Deploying Pyramid to Heroku

In which we learn how to make a simple Pyramid application run in the Heroku environment.

Heroku’s Environment

Heroku is a great system for getting web applicatons up and running fast. But to work with it, you have to make sure that your application meets with Heroku’s expectations. Let’s take a moment to walk through setting up a simple Pyramid application to run on Heroku.

Assumptions

This quick tutorial assumes that you have:

  • Created an account with Heroku
  • Installed the Heroku Toolbelt
  • Authenticated the toolbelt via heroku login or similar
  • Have created a Pyramid application that you want deployed

Heroku Build Needs

The application deployment story for Heroku is tightly coupled to Git. It is not tightly coupled to GitHub. We’ll use GitHub here because it is familiar. But the same process will work for GitLab, BitBucket, or whatever.

Start by navigating to your repository root. The same place where your .git directory is located. As an example I’ll use the expense_tracker app we’ve been constructing in class.

(ENV)$ pwd
/absolute/path/to/expense-tracker
(ENV)$

Now that we are at the root of our repository, we are ready to integrate Heroku.

Tell Heroku This is Python

Heroku uses a series of heuristics to determine what type of application you have. The primary heuristic for a Python app is the presence of a requirements.txt (note: NOT requirements.pip) file at the same level as your ``.git`` directory*. It **MUST be there or else Heroku will throw a fit, guaranteed.

Let’s create that file and add it to our repository:

(ENV)$ pip freeze > requirements.txt

The file that was created will contain a reference to the expense-tracker. However, you don’t actually want to install this with pip when on heroku. So edit the requirements.txt file to remove these lines:

## !! Could not determine repository location
expense-tracker==0.0

Add that file to your git repository and commit:

(ENV)$ git add requirements.txt
(ENV)$ git commit -m "adds requirements file so Heroku knows it is a Python app"

Tell Heroku You Want Python 3.6

As noted in this handy document on Heroku’s Python runtimes, Heroku supports Python 2.7.13 and 3.6.1, but defaults to Python 2.

But we want all of the Python 3.6 goodness we can handle!

Create a document at your repository root named runtime.txt. Within it, write this one line: python-3.6.1.

(ENV)$ echo "python-3.6.1" > runtime.txt

Add this file to your git repository and commit. Now your deployment will be in glorious Python 3.6.

(ENV)$ git add runtime.txt
(ENV)$ git commit -m "adds runtime file so Heroku runs in Python 3.6"

Tell Heroku How to Run Your App

Heroku requires a plain text file called Procfile (spelling and capitalization count). This file tells Heroku what to do to run your application. Add this file to your repository, again at the repository’s root. It should contain the text web: ./run:

(ENV)$ echo "web: ./run" > Procfile
(ENV)$ git add Procfile
(ENV)$ git commit -m "Tells Heroku how to run my app"

Because we wrote that line in Procfile, Heroku is going to look for an executable script by the name run in our application’s root directory.

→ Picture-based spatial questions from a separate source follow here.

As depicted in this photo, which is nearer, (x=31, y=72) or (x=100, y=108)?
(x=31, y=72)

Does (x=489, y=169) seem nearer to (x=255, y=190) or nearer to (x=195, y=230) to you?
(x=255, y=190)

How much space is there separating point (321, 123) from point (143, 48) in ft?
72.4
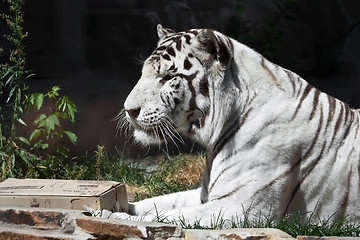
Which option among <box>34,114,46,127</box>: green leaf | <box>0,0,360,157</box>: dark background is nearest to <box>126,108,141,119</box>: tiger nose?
<box>34,114,46,127</box>: green leaf

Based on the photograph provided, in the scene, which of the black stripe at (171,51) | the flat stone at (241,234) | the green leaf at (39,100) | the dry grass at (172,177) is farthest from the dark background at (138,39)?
the flat stone at (241,234)

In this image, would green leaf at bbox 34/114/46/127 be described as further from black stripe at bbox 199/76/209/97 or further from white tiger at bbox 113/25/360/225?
black stripe at bbox 199/76/209/97

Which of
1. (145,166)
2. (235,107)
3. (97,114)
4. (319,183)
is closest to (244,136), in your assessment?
(235,107)

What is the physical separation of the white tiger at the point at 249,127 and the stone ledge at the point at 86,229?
1.74 ft

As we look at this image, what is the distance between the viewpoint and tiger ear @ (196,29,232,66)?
369cm

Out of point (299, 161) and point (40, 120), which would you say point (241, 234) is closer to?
point (299, 161)

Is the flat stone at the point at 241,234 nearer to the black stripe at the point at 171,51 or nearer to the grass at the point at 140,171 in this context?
the black stripe at the point at 171,51

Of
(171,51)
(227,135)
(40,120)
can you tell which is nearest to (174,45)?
(171,51)

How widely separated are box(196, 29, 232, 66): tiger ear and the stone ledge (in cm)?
114

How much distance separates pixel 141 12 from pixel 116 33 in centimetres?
39

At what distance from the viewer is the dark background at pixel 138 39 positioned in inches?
278

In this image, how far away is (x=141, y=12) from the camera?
7.23 metres

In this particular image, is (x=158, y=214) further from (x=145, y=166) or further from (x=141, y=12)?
(x=141, y=12)

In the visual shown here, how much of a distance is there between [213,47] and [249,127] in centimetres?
55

We need to make that file. We’d like it to install our application and then start up a server to serve it.

Create the file run in the repository root. Then type the following text into it:

#!/bin/bash
set -e
cd expense_tracker
python setup.py develop
python runapp.py

This script tells the Heroku server to use the bash shell (#!/bin/bash). It says that if any part of the script returns an error, it should exit the script (set -e). It then changes directory to the project root. Following that, Heroku installs our application in develop mode (equivalent to running pip install -e . when in the project root). Finally, it executes a Python module called runapp.py, which we have to create.

The run file needs to be executable, so that Heroku can run it. We can use the chmod shell command to fix that:

(ENV)$ chmod u+x run

We’ve now made the file executable (that’s what the +x means). Add the file to your repository and commit it:

(ENV)$ git add run
(ENV)$ git commit -m "adds a shell script to start my app"

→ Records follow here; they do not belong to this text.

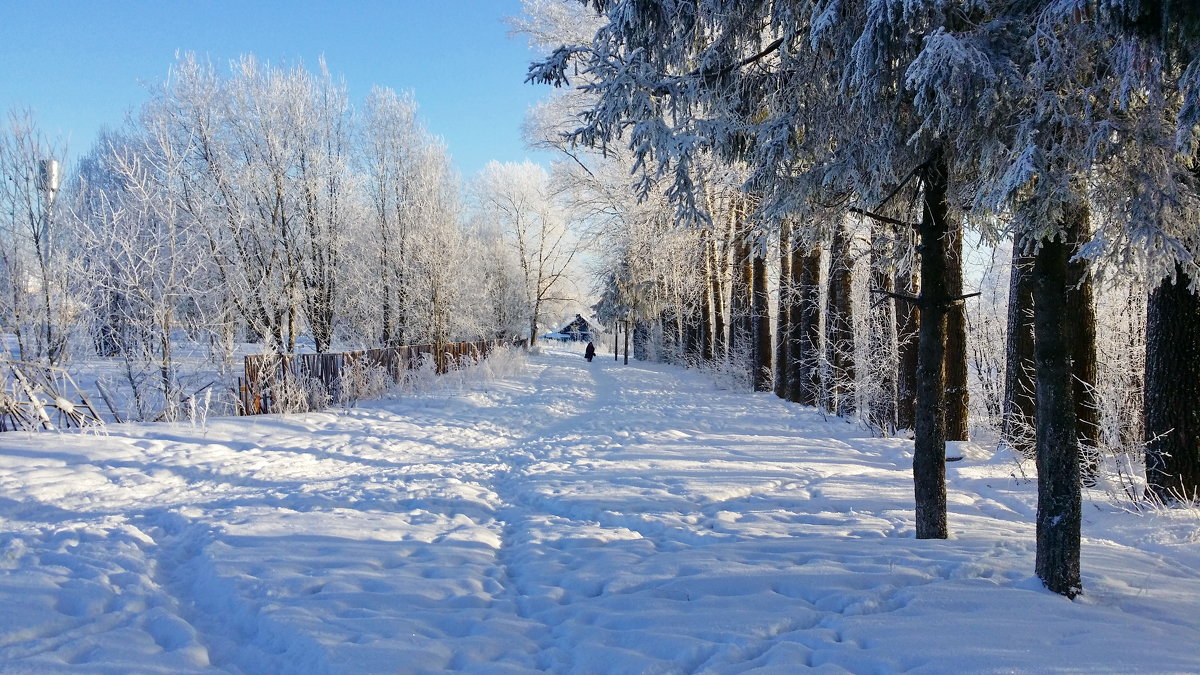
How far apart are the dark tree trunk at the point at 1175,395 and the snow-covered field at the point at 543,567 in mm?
429

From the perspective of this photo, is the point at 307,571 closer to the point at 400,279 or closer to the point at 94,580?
the point at 94,580

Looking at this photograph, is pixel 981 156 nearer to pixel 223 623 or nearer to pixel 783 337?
pixel 223 623

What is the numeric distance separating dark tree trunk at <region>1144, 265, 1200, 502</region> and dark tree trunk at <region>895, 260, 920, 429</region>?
3588 mm

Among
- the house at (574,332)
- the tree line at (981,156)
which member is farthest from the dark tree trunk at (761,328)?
the house at (574,332)

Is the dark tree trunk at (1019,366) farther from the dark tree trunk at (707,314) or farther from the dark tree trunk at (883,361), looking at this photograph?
the dark tree trunk at (707,314)

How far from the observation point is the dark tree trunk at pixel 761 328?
15541 mm

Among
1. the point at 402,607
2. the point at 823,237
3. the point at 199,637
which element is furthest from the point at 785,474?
the point at 199,637

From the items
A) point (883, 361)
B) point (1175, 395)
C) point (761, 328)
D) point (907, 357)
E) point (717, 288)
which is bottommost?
point (1175, 395)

Create the runapp.py module

Everything that we’ve written thus far is just so that Heroku can recognize our application and start up a worker to serve it. We still need to actually write the Python module that will run our application.

Create a file runapp.py in the project root and type the following Python code into it:

 1
 2
 3
 4
 5
 6
 7
 8
 9
10
import os

from paste.deploy import loadapp
from waitress import serve

if __name__ == "__main__":
    port = int(os.environ.get("PORT", 5000))
    app = loadapp('config:production.ini', relative_to='.')

    serve(app, host='0.0.0.0', port=port)

In line 6, we use an if __name__ == main block to make this module a Python script that can run from the command line. The code in this block will only be executed when the script is run.

In line 7, we read the “PORT” variable from the operating system environment. Heroku uses environmental variables to pass information to applications. This allows you to separate configuration from code and is a good pattern. Notice that we default to port 5000 if no ‘PORT’ has been set in the environment.

In line 8, we create an application, using the production.ini file that is located adjacent to this Python module.

Finally, in line 10, we serve our application, setting it up to listen on any available IP address.

Add this file to our git repository and commit your changes:

(ENV)$ git add runapp.py
(ENV)$ git commit -m "adds a python script to run our application"

Set Up Heroku and Deploy

Okay, with that, we’ve got all we need to get our app running on Heroku. Next, we’ll use the Heroku toolbelt to create a new app:

(ENV)$ $ heroku create
Creating app... done, ⬢ safe-scrubland-24595
https://safe-scrubland-24595.herokuapp.com/ | https://git.heroku.com/safe-scrubland-24595.git

Finally, we push our app to heroku:

(ENV)$ git push heroku master
...
remote: Verifying deploy... done.

And once that is finished, you can view your app in a browser:

(ENV)$ heroku open

If anything breaks during or after deployment, check the logs.

(ENV)$ heroku logs

If you’re working on a branch of your repository and don’t want to merge the changes back to master yet before deploying those changes to Heroku, you can push that branch instead of master.

(ENV)$ git push heroku <branchname>:master

Cleaning Up the Edges

There’s one last problem here. Heroku defaults to serving our application over https. This is desireable.

But our Pyramid application has no idea that it is being served securely. When it generates the URLs for CSS files, it uses http. Our browsers will not appreciate this.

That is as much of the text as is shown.